Copy out, word for word, the lines of the listing below, starting at the line that contains "Among the items listed as" and ending at the last line of the listing, with both of those lines included.

### DATA TO USE ###

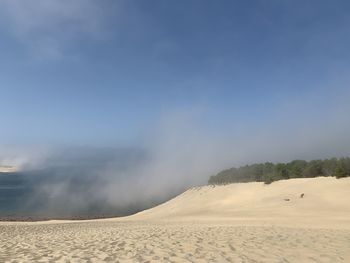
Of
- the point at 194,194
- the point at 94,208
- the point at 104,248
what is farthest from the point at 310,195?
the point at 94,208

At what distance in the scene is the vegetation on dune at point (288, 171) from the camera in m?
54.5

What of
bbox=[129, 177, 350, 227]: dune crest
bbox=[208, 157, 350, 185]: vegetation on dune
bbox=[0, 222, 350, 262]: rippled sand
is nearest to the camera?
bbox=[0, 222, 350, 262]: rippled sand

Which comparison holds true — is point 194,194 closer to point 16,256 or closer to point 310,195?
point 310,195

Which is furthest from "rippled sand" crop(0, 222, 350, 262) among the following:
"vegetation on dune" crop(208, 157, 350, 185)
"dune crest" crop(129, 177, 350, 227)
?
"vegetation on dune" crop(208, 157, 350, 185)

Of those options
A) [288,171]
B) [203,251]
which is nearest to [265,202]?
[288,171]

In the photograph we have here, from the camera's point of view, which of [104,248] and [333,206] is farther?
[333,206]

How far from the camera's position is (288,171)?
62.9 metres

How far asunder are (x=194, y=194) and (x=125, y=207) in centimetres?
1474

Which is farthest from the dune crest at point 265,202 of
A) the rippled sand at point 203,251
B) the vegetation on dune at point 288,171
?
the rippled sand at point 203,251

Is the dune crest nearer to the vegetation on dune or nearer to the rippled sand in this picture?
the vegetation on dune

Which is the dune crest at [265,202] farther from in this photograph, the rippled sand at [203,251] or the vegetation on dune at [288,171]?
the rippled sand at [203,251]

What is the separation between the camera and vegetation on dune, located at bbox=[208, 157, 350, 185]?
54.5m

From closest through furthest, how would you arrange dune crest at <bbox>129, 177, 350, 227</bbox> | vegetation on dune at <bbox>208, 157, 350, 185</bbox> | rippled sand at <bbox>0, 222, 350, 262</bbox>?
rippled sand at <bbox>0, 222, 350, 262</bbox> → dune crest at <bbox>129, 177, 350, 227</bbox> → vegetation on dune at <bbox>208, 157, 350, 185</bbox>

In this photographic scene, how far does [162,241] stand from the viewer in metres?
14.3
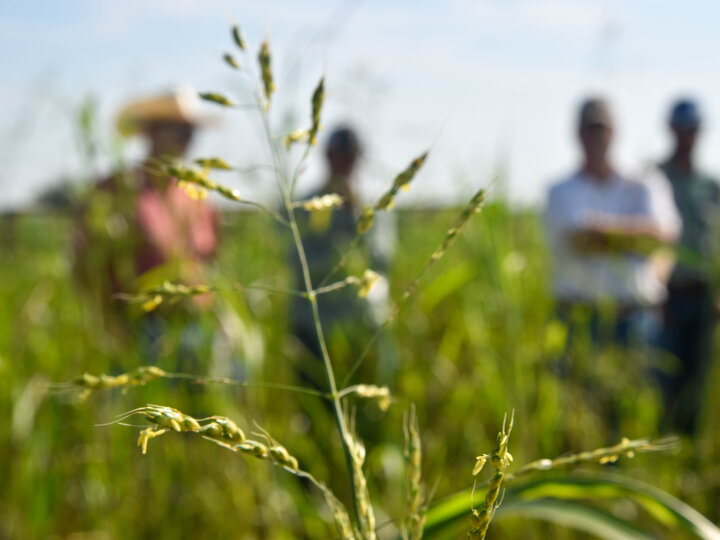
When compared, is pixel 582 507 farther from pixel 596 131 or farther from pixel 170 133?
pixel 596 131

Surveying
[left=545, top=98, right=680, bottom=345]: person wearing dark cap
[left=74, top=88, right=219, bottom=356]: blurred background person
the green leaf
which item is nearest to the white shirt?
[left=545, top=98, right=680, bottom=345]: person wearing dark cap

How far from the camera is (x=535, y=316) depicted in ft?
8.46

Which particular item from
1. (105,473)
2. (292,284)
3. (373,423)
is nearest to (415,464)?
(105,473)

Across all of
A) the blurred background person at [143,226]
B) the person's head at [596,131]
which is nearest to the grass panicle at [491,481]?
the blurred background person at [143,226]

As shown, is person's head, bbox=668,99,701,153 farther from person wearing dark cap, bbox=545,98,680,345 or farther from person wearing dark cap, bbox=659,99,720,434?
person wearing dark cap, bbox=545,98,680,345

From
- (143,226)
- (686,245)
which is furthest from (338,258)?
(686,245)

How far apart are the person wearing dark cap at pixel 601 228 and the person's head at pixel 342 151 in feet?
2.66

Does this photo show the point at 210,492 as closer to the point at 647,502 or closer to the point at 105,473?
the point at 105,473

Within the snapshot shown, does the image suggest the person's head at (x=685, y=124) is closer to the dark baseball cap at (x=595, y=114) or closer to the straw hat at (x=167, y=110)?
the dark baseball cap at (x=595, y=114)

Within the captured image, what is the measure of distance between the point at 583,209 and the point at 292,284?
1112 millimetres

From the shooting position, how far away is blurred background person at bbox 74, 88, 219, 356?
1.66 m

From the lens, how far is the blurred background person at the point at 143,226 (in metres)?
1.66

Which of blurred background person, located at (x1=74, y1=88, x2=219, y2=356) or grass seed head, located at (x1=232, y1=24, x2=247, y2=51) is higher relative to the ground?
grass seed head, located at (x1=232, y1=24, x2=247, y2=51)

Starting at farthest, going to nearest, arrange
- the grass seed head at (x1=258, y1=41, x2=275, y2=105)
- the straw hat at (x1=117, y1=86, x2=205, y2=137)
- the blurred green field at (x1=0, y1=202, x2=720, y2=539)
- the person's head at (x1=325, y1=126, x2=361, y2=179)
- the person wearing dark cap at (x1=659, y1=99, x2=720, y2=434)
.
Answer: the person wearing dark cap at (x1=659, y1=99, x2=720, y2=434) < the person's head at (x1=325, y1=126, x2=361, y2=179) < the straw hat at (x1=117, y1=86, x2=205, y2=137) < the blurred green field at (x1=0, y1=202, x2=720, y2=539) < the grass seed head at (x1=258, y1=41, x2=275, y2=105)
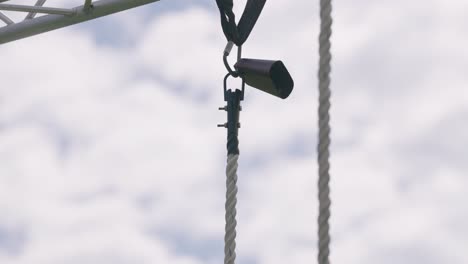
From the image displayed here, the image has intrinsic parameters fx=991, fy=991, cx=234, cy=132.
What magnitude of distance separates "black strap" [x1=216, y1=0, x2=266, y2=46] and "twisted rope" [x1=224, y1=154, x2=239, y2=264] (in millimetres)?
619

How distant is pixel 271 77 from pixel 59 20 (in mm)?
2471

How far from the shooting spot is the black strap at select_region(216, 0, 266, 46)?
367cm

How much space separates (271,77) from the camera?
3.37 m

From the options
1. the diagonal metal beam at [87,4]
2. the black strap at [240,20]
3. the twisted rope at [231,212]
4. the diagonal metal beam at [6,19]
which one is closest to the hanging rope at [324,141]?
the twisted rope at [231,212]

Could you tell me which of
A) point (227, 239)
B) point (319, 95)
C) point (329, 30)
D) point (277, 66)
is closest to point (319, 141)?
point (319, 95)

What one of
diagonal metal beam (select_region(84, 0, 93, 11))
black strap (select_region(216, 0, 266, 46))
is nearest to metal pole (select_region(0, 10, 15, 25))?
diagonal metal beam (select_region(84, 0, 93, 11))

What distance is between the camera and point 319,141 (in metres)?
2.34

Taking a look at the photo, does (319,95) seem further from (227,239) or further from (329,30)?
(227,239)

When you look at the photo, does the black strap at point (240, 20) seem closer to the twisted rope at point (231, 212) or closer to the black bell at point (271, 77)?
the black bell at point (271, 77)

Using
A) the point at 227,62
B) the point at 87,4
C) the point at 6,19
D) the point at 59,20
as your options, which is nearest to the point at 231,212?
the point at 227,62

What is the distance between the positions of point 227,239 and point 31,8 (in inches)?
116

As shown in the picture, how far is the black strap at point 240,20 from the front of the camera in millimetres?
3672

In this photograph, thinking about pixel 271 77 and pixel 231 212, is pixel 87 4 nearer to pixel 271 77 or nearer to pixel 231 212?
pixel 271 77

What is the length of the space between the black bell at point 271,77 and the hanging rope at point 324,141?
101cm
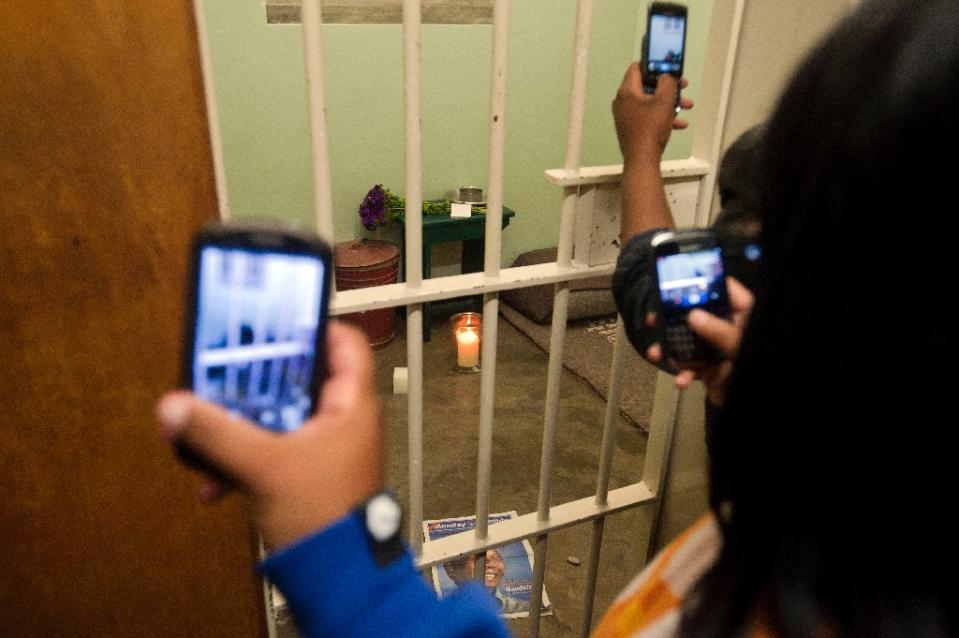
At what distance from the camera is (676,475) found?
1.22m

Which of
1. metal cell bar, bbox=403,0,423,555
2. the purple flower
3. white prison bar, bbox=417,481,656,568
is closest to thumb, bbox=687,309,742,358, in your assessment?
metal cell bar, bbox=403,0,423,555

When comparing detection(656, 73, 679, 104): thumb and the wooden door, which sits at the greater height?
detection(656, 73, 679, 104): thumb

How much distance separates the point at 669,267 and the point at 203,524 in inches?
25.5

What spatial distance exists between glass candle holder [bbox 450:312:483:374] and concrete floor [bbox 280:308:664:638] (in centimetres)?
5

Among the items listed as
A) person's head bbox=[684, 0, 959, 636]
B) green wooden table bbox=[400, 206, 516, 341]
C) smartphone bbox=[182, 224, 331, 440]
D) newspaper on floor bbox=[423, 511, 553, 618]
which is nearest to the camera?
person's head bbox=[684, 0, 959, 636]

###

> [EXERCISE RESPONSE]
Among the items listed as
A) person's head bbox=[684, 0, 959, 636]
B) green wooden table bbox=[400, 206, 516, 341]
C) smartphone bbox=[182, 224, 331, 440]
D) newspaper on floor bbox=[423, 511, 553, 618]
which is nearest to the camera?
person's head bbox=[684, 0, 959, 636]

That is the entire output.